Etkinlik:
Aşağıdaki metne göre şu soruları cevaplayın:
(a) Ekim 2018'de Rusya Müftüler Konseyi Başkanı kimdi?
(b) "10 Milyon Uygur için Toplama Kampı" başlıklı yazı hangi ayda yayınlandı?
(c) Tatar aktivistler Çin'in politikasını protesto eden eylemi hangi tarihte yaptı?
+++ Metin Bölümü +++
URUMÇİ-KAZAN HATTI: TOPLAMA KAMPLARINDAKİ TATARLAR

Ekim 2018’de Rusya Müftüler Konseyi Başkanı Ravil Gaynutdin Kazakistan’da katıldığı bir toplantıda kendisine Çin’deki Müslümanlar’ın durumu hakkında gelen bir soru üzerine, defalarca Çin’e gittiğini ve Çin’deki Müslümanlarla görüştüğünü, Çin Müslümanları Birliği’nin kendilerine verdiği bilgilere göre Çin’deki Müslümanlar’ın baskı altında olmadığını ve ayrımcılık hissetmediklerini söyledi. Gaynutdin’in Doğu Türkistan’da yaşananları inkarından birkaç gün sonra Tataristan müftüsü Kamil Samigullin kendi instagram hesabında Çin’deki İslam karşıtı politikaları kınadığını açıkladı.

(Marat İshakov, eşi Seyyare ve oğlu Ilfat ile beraber bir aile fotoğrafında)

Aslında Gaynutdin’in Çin’de yaşananlardan haberdar olmaması pek mümkün değildi, zira Rusça basında Doğu Türkistan’daki durumla ilgili birçok haber çıkmıştı. Rus basınının yayımladıklarının çoğu Batı medyasında çıkan haberlerin tercümesiydi. Ancak Doğu Türkistan’daki distopik gözetim rejimini en çarpıcı şekilde tasvir eden yazılardan biri Rus basını kaynaklıydı. 2018 yazında Doğu Türkistan’a seyahat eden ve anadilinin Rusça olduğunu bildiğimiz yazar adını gizlemişti. “10 Milyon Uygur için Toplama Kampı” başlığıyla Eylül ayında yayınlanan yazı, hala Doğu Türkistan’da yaşananları en detaylı şekilde ele alan birkaç tasvirden biridir. Rusya’da konuyla ilgili fazla ses getirmeyen birkaç aktivizm örneği de görüldü. 11 Kasım 2018’de Rusya vatandaşı Uygurlar Doğu Türkistan’daki durumla ilgili bir bildiri yayınladılar. Doğu Türkistan’daki toplama kampları ve teknolojik gözetim sistemi hakkında bilgi veren bildiri, Rusya vatandaşı Uygurların Çin’deki akrabalarıyla görüşemediklerini ve vize sorunları yaşadıklarını dile getirdi. Bu sorunların çözümü için Rusya Federasyonu Başkanı ve Dış İşleri Bakanlığı’na taleplerini ilettiler. 26 Aralık’ta bir grup Tatar aktivist Çin’in Uygurlar, Tatarlar, Kazaklar ve Kırgızlara yönelik politikasını protesto etmek için küçük bir eylem gerçekleştirdi. Ancak Çin Konsolosluğu önünde eylem yapma talepleri bir bahaneyle reddedilip, başka bir alana yönlendirildiler.
+++ Veri Kayıtları +++
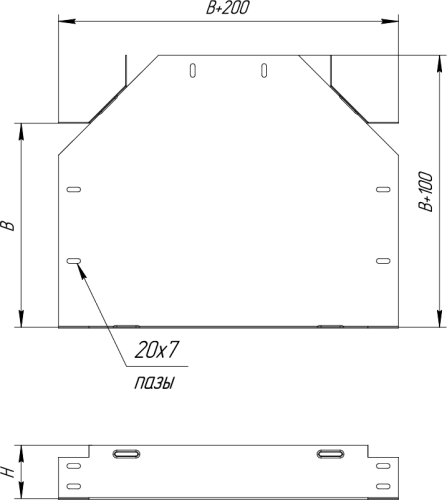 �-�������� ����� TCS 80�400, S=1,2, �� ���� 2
+++
+++ Veri Kayıtları +++
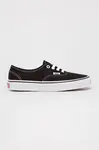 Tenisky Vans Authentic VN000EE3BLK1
+++
+++ Veri Kayıtları +++
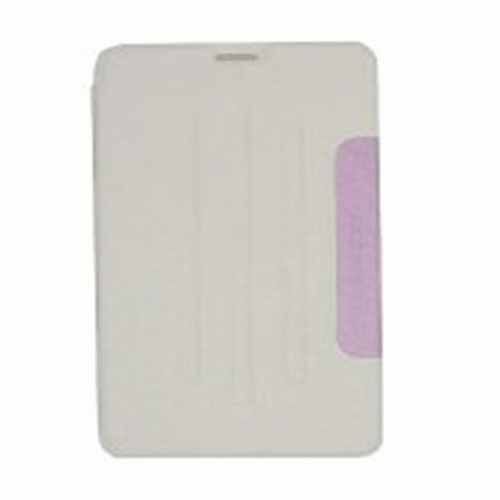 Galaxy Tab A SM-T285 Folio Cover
+++
Cevap Alanı:
(a) Ravil Gaynutdin
(b) Eylül
(c) 26 Aralık